* **Text for analysis**
● ● ● ● ●

We’ve Got This
Stories by Disabled Parents
“How do two parents who are blind take their children to the park? How is a mother with dwarfism treated when she walks her child down the street? How do Deaf parents know when their baby cries in the night? In We’ve Got This, twenty-five parents who identify as Deaf, disabled or chronically ill discuss the highs and lows of their parenting journeys and reveal that the greatest obstacles lie in other people’s attitudes. The result is a moving, revelatory and empowering anthology.”
I read this non-fiction right on the back of Kay Kerr’s Love & Autism as part of my local library’s promotion for Diversity Month. I found it fascinating how many of the stories featured Queer people. I loved that! At the same time, I possibly felt too seen. This novel forced me to confront some of the assumptions I’ve made about people with disabilities.
I still feel a bit iffy having read it. Some parents I felt that it was totally ok that they had kids (not that I need to ok them having kids!) and others I found myself really uncomfortable. I guess I should identify as ‘a person with a disability’ because I have a mental illness, but I don’t think I’m disabled. While I’ve come to terms with my own problems and identity, I would never want to pass them on to someone else. Medically, I still feel like some disabilities that are heritable are perhaps too cruel. I am seeing many more discussions of how miscarriage is more common and how crippling that can be to potential parents. Is not wanting to avoid miscarriages, still-births and infant deaths not reasonable?
It’s a good thing I try not to judge books by their covers because ugh, look at that thing! It makes it seem like a mass-printed cheap paperback when in fact that’s doing it a disservice. My suggestion is to just jump in, and if the first chapter doesn’t appeal to you, skip to the next one. It’s non-fiction, so no-one is judging you for somehow missing a main character (like in those multi-perspective giant fantasy novels).
I feel undecided about this review. I’ve been brutally honest about my feelings, but I also don’t want to discount other people’s beliefs and feelings too. Please take my review as it is meant, not as offensive.

● ● ● ● ●

Saved data entries
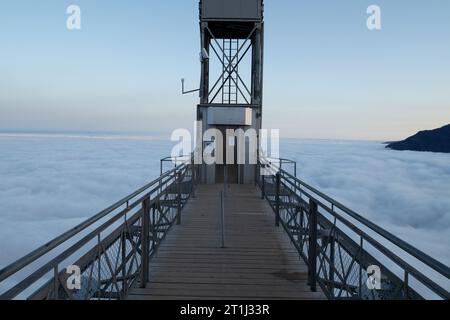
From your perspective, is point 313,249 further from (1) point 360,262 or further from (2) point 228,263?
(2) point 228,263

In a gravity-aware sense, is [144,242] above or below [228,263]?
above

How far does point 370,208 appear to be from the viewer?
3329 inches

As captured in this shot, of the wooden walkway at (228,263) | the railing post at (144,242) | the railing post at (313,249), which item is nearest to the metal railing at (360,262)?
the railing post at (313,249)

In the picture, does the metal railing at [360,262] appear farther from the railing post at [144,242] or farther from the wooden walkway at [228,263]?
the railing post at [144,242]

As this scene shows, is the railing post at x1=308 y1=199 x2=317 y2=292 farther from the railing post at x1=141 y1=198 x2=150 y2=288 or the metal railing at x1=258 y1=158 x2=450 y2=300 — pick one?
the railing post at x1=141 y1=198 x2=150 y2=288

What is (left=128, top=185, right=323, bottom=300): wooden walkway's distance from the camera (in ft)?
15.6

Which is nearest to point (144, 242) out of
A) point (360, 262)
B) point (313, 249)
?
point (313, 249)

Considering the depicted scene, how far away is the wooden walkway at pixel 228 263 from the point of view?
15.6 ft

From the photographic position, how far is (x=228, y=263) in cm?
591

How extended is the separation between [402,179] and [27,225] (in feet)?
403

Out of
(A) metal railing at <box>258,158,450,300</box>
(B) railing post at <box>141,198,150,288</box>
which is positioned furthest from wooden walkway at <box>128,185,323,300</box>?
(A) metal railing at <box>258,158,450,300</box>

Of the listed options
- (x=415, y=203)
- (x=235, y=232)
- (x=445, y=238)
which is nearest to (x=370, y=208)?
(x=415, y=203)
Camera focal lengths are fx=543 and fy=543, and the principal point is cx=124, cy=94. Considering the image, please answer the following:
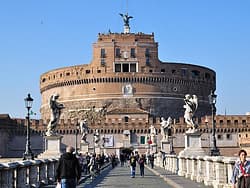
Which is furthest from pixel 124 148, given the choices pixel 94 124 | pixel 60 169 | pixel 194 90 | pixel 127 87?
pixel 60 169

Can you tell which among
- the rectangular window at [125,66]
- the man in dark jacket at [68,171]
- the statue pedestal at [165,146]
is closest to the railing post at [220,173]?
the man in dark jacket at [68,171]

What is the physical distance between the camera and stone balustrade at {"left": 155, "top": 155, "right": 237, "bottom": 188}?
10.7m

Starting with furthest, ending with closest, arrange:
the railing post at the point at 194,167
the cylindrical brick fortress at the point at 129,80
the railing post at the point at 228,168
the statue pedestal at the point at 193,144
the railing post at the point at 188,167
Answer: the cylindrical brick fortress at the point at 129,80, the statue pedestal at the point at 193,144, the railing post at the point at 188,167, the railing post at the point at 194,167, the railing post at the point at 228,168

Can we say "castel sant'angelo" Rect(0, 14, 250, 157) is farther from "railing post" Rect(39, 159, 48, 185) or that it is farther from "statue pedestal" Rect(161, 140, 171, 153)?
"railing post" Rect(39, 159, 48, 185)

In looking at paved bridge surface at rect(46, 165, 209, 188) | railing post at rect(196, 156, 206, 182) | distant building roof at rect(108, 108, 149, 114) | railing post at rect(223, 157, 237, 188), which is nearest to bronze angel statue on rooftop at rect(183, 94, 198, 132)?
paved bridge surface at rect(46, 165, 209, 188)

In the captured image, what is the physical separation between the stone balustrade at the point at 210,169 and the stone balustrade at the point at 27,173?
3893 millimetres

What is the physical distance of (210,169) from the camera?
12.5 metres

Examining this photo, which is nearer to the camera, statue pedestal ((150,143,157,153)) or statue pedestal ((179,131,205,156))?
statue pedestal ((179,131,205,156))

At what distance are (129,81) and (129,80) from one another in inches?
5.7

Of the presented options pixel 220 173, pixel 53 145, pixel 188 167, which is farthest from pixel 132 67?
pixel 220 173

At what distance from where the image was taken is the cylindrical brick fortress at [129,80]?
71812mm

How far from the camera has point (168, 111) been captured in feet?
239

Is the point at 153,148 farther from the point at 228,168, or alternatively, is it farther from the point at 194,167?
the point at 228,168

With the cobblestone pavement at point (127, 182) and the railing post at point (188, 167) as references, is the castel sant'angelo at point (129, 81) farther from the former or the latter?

● ● ● ● ●

* **Aim of the task**
Update the passage of the book review starting at "I feel undecided" and ending at "not as offensive." by changing "brutally honest" to "completely frank", and write out the result.

* **Solution**
I feel undecided about this review. I’ve been completely frank about my feelings, but I also don’t want to discount other people’s beliefs and feelings too. Please take my review as it is meant, not as offensive.